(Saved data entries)

.....

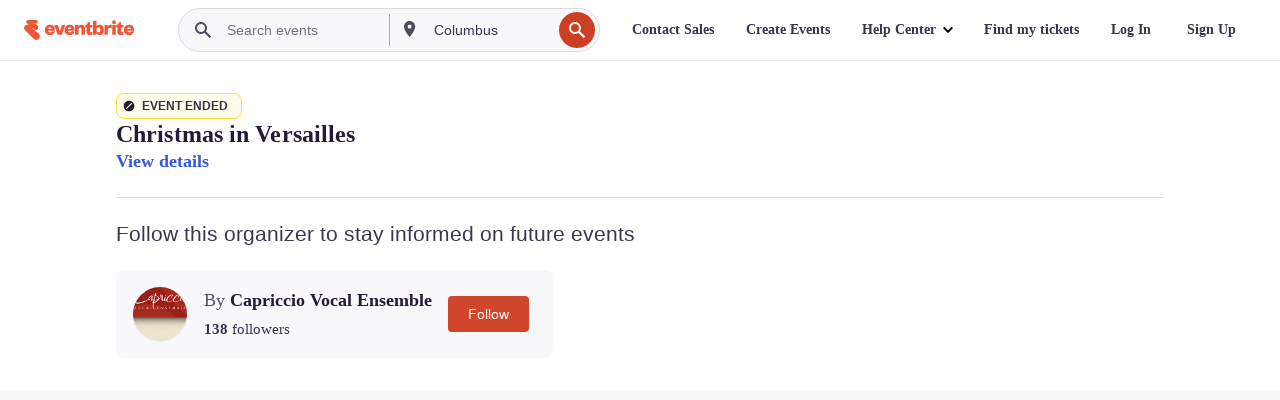

--- FILE ---
content_type: text/javascript; charset=utf-8
request_url: https://app.link/_r?sdk=web2.86.5&branch_key=key_live_epYrpbv3NngOvWj47OM81jmgCFkeYUlx&callback=branch_callback__0
body_size: 75
content:
/**/ typeof branch_callback__0 === 'function' && branch_callback__0("1541343606933187651");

.....

Reproduce the data above in full, exactly as it is, with the pictures left out.

--- FILE ---
content_type: text/javascript; charset=utf-8
request_url: https://app.link/_r?sdk=web2.86.5&branch_key=key_live_epYrpbv3NngOvWj47OM81jmgCFkeYUlx&callback=branch_callback__0
body_size: 75
content:
/**/ typeof branch_callback__0 === 'function' && branch_callback__0("1541343606933187651");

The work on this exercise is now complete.